→ Goal 1: Find every line in the listing below that contains the string "inches", and copy each of those lines.

→ Document segment:
--------

Orville Lewis and Les Beck look through the "Wartime Log" kept by Beck's father in Stalag XVII-B

Orville Lewis and Les Beck look through the “Wartime Log” kept by Beck’s father in Stalag XVII-B

“I’m sitting in the waiting room and I see this older gentleman come in with an Eighth Air Force ball cap on,” you’ll hear Beck recall about what caused him to strike up conversation. “One thing led to another, I learned that Orville and my dad were both put in the same prison camp, Stalag XVII-B, just outside of Krems, Austria, and not only that they were in the same barracks.”
As the conversation continued, Beck learned that his father, who died in 1995, had even been acquainted with Lewis, the two sleeping approximately 30 feet apart in barracks 36B.

“It’s got to be a million-to-one shot,” Beck surmises. “It still boggles my mind. They say nothing happens just for coincidence, there’s a reason for everything, and I’m a firm believer in that.”

A portrait of POW Lester Beck from his wartime log.

A portrait of POW Lester Beck from his wartime log.

But as quickly as this amazing revelation came, it disappeared. When Beck emerged from his appointment, the 95-year-old was gone. He had the name Orville Lewis, but no contact information. Through some internet sleuthing, he tracked him down, and two weeks later, the two men met up again and shared their story on Hometown Heroes. “Sure brings back some memories,” remarks Lewis. “I’ve got a few stories I could tell him. Probably make his hair stand on end, but I’ve still got them there and I’ll tell him about ’em.” Lewis remembers Beck’s father as “quiet, soft spoken, and a real nice guy,” and he remembers a pretty colorful personal journey that eventually led Orville to Stalag XVII-B.

Orville Lewis during World War II. For more photos and videos, visit the Hometown Heroes facebook page.

Orville Lewis during World War II. For more photos and videos, visit the Hometown Heroes facebook page.

He left his native Inola, OK during his junior year of high school because he had “itchy feet.” After three nomadic years riding the rails, he returned and made the honor roll. Listen to Hometown Heroes for some of Orville’s folksy memories from that period, including the alleged crime that put him in a rickety jail in Porum, OK, and the way he exited that facility. When he ended up at Stalag XVII-B years later, how many other prisoners could claim jailbreak experience? You’ll also hear about the circuitous route he took to service in the U.S. Army Air Corps, and how he would have avoided serving altogether if he hadn’t spoken up. Assigned to the 388th Bomb Group, 563rd squadron, flight engineer Lewis and the other nine men aboard their B-17 almost didn’t make it to their base in Knettishall, England. Listen to the program for his memories from a terrifying flight across the Atlantic Ocean. Orville walks us through each one of his missions, with flak, fighters, and other hazards dotting those memories. His seventh mission, on July 30, 1943, would proved to be his last. “The sky just blacked out in front of us,” Lewis remembers about the flak they encountered over Belgium. “We got a direct hit through the number three gas tank, and that fuel poured all over the plane, and metal was spewing all over us and there were fighters coming in.” Orville put on his parachute, then was going back to the B-17’s top turret when he was told to bail out. He had to jump through flames encircling the bomb bay doors, and overcame initial trouble with his parachute, only to see a German fighter planes heading for him. They never fired on the helpless American, and one of the Luftwaffe pilots even waved at him with his hand before Orville touched down near Antwerp.

--------

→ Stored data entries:

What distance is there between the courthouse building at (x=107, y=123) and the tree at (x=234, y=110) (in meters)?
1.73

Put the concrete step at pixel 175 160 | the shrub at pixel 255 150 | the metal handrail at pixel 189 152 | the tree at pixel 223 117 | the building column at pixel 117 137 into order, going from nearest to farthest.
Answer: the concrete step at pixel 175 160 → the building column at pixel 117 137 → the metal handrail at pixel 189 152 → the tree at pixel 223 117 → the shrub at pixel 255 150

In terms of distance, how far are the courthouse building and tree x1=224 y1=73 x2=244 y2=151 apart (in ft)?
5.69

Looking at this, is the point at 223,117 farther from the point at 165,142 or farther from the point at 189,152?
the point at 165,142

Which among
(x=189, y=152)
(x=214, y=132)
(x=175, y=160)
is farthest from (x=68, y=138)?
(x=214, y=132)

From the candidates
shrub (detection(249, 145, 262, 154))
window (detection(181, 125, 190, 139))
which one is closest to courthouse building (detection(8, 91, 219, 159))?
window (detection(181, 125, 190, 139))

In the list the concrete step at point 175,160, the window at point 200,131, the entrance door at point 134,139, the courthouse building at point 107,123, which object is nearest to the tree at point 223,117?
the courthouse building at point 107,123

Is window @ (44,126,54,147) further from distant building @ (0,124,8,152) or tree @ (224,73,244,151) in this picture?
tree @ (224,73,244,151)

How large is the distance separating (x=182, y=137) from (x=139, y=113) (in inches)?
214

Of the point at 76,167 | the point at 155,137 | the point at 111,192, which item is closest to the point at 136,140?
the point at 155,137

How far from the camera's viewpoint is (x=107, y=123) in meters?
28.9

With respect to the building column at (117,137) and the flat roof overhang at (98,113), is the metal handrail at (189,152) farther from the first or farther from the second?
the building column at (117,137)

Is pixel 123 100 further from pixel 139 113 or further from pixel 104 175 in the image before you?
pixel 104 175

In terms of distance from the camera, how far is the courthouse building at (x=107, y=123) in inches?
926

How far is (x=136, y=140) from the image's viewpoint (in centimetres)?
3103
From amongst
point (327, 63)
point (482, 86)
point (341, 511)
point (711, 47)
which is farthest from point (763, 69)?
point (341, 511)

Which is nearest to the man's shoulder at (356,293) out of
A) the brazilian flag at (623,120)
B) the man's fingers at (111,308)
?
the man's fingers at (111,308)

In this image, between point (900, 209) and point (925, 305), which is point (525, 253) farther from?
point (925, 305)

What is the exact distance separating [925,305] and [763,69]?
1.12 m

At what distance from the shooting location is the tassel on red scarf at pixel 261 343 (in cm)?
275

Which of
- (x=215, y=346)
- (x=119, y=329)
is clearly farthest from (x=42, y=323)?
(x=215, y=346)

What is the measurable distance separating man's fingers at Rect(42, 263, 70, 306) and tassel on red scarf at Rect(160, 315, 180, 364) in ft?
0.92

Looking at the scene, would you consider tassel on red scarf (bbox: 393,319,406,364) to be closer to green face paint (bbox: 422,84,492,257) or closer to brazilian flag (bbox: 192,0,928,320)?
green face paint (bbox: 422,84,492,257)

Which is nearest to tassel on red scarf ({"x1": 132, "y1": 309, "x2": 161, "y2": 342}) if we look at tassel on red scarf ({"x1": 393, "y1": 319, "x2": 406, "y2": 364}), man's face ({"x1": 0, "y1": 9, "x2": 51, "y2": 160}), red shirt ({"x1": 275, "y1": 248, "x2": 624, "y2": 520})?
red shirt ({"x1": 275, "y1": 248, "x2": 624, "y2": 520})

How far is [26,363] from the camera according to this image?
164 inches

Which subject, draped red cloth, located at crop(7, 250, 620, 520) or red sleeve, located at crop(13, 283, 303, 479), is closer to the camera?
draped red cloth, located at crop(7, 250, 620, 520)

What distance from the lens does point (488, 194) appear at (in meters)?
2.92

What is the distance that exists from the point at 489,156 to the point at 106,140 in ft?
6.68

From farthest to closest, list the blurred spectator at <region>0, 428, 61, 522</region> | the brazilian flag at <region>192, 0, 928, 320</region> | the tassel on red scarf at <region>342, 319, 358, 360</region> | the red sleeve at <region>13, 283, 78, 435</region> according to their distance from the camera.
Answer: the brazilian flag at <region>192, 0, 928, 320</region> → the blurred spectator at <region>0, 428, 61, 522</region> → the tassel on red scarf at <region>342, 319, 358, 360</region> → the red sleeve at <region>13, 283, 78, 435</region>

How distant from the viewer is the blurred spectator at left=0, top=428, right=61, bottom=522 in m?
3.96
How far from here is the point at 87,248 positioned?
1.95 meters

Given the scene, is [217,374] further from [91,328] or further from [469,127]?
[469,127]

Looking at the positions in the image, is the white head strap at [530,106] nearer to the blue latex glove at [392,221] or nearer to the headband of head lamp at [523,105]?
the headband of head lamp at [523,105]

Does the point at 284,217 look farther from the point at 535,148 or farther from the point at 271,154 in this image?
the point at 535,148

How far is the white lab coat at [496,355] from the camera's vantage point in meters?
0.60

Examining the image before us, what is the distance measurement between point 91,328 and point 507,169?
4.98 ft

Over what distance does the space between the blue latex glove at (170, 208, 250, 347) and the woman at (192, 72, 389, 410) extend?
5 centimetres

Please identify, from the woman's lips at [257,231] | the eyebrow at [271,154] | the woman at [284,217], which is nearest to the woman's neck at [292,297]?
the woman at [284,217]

--------

→ Goal 2: In the article about Orville Lewis and Les Beck, in which barracks did Lewis and Beck's father sleep?

→ Correct output 1:
How large is the distance separating (x=182, y=137) from (x=139, y=113) (in inches)?
In terms of distance from the camera, how far is the courthouse building at (x=107, y=123) in inches?
164 inches

→ Correct output 2: Barracks 36B.